Case ID: f-supp_539/html/0582-01.html
Source: Caselaw Access Project
Author: {"author": "POLOZOLA, District Judge.", "license": "Public Domain", "url": "https://static.case.law/"}
Date Created: 2024-08-24T03:29:51.129683

STATE OF LOUISIANA, ex rel. William J. GUSTE, Jr., Attorney General, and Charles W. Tapp, Assistant Secretary, Department of Urban and Community Affairs v. The FEDDERS CORPORATION, Airtemp Corporation and Climatrol Distributing Corporation.
    Civ. A. No. 81-630-B.
    United States District Court, M. D. Louisiana.
    May 24, 1982.
    
      William J. Guste, Jr., Atty. Gen., Catherine L. Stagg, Charles L. Patin, Jr., Patricia J. Hakes, Asst. Atty. Gen., Baton Rouge, La., for plaintiffs.
    Daniel Lund, Paul M. Lavelle, New Orleans, La., for defendants.
   POLOZOLA, District Judge.

This matter is before the Court upon its reconsideration of the motion of the plaintiffs to remand this action back to the Nineteenth Judicial District for the Parish of East Baton Rouge pursuant to 28 U.S.C. § 1447(c). The Court previously denied this motion. State v. Fedders Corp., 524 F.Supp. 552 (M.D.La.1981).

This action was instituted by William J. Guste, Jr., in the name and on the behalf of the State of Louisiana and on behalf of Charles W. Tapp, Assistant Secretary of the Department of Urban and Community Affairs (DUCA). The plaintiffs seek to enjoin the defendants from alleged unfair and deceptive trade practices under the Unfair Trade Practices and Consumer Protection Act, La.R.S. 51:1401 — 1418. In addition to the injunctive relief sought under § 1407 of the Act, the plaintiffs seek additional relief in the form of restitution and other remedies on behalf of Louisiana consumers aggrieved by the above practices. La.R.S. 51:1408.

In its earlier ruling on the plaintiffs’ motion, the Court found that the State of Louisiana was not a real party in interest to this lawsuit and that DUCA is an entity of sufficient autonomy that it is a citizen of Louisiana for diversity jurisdiction purposes. The plaintiffs now reurge their contention that the State, which is not a “citizen” under 28 U.S.C. § 1332, is a real party in interest to this suit so that diversity does not exist. In the alternative, they argue that the case does not involve the requisite $10,000 amount in controversy. Both of these contentions are without merit.

For the reasons previously stated in its earlier opinion, the Court again holds that diversity jurisdiction is present. Also, the Court finds that the claim in controversy exceeds the sum of $10,000. The plaintiffs consistently maintain that this is not a class action, but an injunctive proceeding to insure compliance with Louisiana law with additional remedies requested for prior violations. Thus stated, this premise is correct. However, the plaintiffs are incorrect in their contention that if the State is not considered to be the real party in interest to this litigation the suit must be treated as a class action wherein each consumer who might receive relief under the Court’s judgment must have a $10,000 claim against the defendants.

---

→ **Goal**: In the court opinion above, under which statute do the plaintiffs seek to enjoin the defendants' alleged unfair and deceptive trade practices?

Rows from a segmentation dataset:
---

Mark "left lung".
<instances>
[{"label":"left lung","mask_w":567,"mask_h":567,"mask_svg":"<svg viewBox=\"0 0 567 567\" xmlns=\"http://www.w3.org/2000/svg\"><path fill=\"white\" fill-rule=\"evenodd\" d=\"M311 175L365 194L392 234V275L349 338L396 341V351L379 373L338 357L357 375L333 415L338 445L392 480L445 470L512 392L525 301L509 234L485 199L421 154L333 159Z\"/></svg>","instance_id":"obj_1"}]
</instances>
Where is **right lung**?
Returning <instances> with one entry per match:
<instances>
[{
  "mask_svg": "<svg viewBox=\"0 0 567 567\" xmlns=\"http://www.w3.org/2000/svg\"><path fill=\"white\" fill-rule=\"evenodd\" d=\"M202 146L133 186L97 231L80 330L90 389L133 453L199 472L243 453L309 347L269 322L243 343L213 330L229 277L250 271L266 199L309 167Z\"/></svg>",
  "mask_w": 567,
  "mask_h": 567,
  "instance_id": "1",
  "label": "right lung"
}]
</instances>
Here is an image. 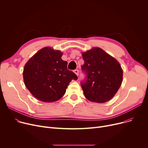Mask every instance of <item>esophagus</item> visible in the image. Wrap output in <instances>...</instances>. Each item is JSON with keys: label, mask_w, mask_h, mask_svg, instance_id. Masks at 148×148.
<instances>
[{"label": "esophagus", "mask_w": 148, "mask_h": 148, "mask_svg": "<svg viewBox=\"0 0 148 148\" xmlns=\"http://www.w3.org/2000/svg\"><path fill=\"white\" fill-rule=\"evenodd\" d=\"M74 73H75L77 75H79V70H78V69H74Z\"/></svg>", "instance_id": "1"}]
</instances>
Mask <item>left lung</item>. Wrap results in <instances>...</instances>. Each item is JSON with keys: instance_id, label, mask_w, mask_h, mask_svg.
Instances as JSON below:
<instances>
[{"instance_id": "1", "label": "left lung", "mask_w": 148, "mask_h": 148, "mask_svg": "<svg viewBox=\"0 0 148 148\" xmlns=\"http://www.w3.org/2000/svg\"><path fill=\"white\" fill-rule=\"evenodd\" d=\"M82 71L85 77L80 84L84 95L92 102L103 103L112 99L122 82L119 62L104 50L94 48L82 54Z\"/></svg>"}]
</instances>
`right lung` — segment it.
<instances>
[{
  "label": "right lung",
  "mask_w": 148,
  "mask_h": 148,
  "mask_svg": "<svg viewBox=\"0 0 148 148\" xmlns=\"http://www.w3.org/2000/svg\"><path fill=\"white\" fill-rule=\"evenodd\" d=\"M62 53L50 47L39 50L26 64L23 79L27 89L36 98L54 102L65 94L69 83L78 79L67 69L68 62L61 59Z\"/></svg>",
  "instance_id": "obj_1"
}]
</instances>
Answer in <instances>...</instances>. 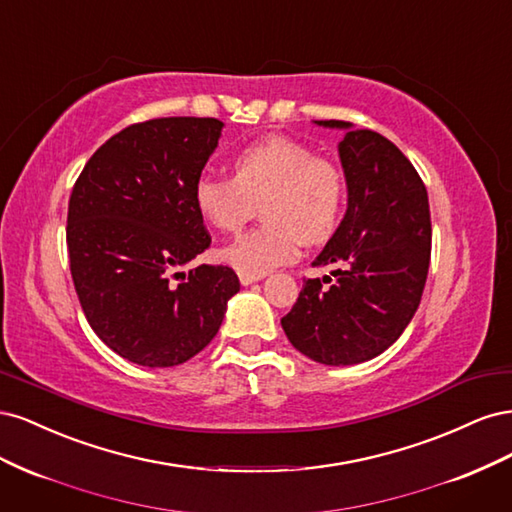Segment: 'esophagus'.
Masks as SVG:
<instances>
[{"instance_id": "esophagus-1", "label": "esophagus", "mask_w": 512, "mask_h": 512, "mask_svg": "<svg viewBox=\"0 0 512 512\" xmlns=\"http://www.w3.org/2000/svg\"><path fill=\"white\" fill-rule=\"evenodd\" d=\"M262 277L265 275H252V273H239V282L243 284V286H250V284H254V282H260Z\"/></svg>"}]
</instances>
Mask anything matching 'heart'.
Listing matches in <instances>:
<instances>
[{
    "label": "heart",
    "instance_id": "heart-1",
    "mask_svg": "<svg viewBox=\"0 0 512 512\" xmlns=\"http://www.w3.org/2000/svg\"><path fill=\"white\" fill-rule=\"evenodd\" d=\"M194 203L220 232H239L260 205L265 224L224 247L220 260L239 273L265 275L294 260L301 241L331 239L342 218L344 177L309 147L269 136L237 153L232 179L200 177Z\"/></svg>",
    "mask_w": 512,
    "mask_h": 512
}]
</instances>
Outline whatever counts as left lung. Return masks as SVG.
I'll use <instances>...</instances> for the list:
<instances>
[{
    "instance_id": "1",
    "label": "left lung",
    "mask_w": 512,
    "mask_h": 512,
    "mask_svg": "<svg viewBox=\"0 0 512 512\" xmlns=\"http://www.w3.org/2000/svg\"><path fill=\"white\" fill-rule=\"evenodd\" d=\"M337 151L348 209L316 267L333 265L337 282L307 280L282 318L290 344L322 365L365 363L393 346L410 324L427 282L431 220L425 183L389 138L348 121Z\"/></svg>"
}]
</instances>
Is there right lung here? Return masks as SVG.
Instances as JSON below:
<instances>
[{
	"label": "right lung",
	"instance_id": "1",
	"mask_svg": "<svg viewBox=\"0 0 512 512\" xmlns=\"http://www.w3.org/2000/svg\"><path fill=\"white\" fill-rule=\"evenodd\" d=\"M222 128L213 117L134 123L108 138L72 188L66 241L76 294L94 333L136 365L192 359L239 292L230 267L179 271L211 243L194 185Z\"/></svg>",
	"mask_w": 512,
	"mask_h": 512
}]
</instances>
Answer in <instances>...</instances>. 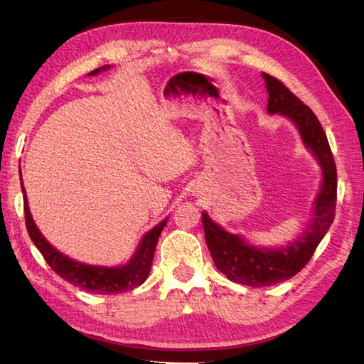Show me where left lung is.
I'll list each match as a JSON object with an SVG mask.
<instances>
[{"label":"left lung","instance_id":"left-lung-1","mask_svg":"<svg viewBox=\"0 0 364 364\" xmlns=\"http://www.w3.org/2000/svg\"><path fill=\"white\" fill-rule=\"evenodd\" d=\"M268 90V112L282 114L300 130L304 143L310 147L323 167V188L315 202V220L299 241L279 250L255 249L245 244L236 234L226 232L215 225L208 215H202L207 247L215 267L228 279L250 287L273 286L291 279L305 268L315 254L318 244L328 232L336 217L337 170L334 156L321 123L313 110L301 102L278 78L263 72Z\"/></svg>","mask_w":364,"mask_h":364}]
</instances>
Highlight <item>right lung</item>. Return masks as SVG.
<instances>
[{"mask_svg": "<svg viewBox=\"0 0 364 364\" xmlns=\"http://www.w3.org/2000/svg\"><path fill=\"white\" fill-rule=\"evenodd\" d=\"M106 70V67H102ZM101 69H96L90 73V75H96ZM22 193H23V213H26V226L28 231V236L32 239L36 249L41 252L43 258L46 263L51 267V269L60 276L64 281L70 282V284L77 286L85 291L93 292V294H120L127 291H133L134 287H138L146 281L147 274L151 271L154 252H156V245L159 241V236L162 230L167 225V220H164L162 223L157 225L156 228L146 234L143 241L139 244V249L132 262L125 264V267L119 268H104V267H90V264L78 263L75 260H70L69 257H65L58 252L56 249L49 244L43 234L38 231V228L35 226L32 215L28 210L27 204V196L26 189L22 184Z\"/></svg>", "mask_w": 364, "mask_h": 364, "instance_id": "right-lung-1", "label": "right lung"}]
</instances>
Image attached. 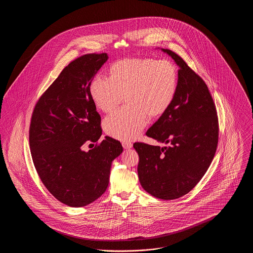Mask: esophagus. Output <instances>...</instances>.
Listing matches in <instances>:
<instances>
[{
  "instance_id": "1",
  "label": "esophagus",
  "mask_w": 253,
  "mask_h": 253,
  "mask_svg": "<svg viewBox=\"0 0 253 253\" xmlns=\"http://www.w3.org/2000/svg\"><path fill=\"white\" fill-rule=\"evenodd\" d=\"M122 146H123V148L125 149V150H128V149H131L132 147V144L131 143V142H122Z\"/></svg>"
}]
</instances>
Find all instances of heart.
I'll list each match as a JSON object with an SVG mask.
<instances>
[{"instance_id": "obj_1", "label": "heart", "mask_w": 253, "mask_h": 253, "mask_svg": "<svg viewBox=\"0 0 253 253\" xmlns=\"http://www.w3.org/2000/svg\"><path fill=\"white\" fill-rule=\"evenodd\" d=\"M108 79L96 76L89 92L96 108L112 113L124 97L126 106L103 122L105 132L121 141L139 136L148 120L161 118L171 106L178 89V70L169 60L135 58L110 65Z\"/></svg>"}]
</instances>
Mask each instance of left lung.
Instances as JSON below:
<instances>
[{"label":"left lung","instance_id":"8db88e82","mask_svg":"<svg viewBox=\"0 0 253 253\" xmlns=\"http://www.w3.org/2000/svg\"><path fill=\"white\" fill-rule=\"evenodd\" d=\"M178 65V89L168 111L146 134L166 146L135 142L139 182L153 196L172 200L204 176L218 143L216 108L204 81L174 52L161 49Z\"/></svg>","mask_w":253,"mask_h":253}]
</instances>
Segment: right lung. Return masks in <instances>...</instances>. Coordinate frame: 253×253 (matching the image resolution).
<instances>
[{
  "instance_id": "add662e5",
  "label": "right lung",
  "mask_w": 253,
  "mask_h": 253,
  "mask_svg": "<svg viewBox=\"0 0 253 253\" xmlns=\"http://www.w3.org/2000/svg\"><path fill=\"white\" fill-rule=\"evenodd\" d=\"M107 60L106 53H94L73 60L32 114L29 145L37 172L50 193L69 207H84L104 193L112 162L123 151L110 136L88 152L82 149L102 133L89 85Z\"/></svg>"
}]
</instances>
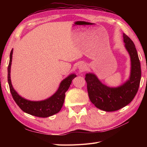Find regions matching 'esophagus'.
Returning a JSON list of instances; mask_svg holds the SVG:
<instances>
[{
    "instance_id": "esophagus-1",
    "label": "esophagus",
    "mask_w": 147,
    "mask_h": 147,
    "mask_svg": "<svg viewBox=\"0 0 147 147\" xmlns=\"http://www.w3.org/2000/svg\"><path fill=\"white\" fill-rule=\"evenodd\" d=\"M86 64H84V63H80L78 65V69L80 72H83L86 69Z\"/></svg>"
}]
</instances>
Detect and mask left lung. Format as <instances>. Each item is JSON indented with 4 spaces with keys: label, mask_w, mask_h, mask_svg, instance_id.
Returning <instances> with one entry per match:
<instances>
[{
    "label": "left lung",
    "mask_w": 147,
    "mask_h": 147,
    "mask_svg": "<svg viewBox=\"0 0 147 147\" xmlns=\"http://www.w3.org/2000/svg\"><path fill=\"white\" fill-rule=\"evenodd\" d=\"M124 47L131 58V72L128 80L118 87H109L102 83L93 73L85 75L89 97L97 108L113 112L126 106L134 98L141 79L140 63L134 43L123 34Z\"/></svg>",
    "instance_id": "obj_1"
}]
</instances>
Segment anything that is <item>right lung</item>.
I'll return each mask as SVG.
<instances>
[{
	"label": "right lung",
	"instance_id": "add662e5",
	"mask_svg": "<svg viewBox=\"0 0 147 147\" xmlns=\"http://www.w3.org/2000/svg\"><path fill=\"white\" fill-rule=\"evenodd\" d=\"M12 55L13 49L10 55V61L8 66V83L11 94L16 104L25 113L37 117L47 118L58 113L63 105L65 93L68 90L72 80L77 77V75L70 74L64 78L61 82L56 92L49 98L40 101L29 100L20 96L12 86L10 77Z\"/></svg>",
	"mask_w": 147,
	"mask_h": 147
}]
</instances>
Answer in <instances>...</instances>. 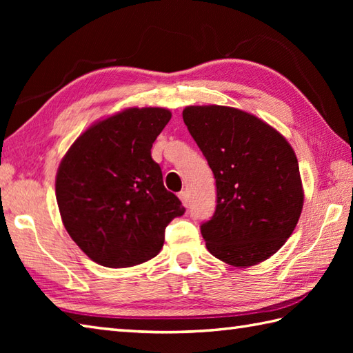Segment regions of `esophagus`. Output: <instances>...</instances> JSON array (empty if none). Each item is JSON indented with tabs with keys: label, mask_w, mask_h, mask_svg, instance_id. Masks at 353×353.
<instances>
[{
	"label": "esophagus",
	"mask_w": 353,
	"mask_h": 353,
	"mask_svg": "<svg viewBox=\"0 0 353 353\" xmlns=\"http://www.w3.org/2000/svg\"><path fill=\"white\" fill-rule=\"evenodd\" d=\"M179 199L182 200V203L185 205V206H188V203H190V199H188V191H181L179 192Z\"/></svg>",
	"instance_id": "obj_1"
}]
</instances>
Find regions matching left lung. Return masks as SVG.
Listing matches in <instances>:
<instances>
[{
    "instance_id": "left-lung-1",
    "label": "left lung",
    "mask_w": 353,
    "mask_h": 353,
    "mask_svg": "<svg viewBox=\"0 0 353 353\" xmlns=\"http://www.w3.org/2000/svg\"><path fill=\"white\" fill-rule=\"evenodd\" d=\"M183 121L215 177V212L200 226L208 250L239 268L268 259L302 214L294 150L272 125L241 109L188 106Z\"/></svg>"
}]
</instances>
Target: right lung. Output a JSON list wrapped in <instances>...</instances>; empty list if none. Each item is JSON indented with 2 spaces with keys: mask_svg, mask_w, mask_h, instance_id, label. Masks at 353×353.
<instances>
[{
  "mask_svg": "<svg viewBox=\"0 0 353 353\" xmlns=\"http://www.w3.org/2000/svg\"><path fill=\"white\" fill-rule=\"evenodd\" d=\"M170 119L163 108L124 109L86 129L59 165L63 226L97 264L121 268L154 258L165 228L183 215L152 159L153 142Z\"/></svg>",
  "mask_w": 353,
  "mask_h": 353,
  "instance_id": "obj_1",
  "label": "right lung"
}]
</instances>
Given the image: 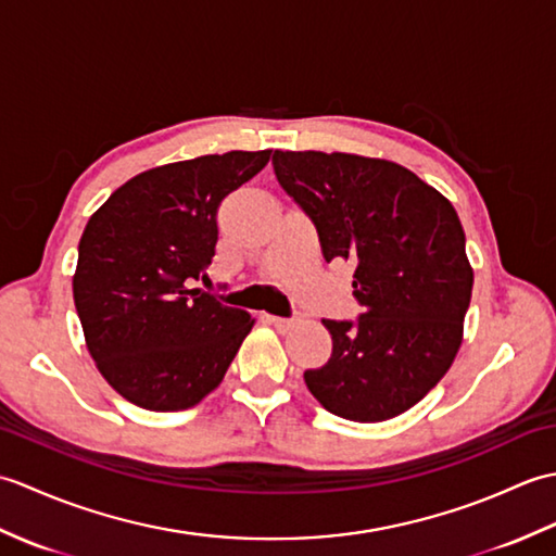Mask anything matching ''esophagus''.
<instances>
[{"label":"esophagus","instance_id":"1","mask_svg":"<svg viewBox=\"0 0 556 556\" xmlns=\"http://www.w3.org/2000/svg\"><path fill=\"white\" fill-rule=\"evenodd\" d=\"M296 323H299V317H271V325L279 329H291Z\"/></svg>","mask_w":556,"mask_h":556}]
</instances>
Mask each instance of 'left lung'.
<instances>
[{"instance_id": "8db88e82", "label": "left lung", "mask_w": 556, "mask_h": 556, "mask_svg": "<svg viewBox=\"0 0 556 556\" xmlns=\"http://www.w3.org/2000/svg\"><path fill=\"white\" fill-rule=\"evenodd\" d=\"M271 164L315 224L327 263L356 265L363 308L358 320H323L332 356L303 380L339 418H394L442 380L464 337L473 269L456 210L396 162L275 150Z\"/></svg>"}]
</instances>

---

→ **Response to the task**: The Unfair Trade Practices and Consumer Protection Act, La.R.S. 51:1401–1418.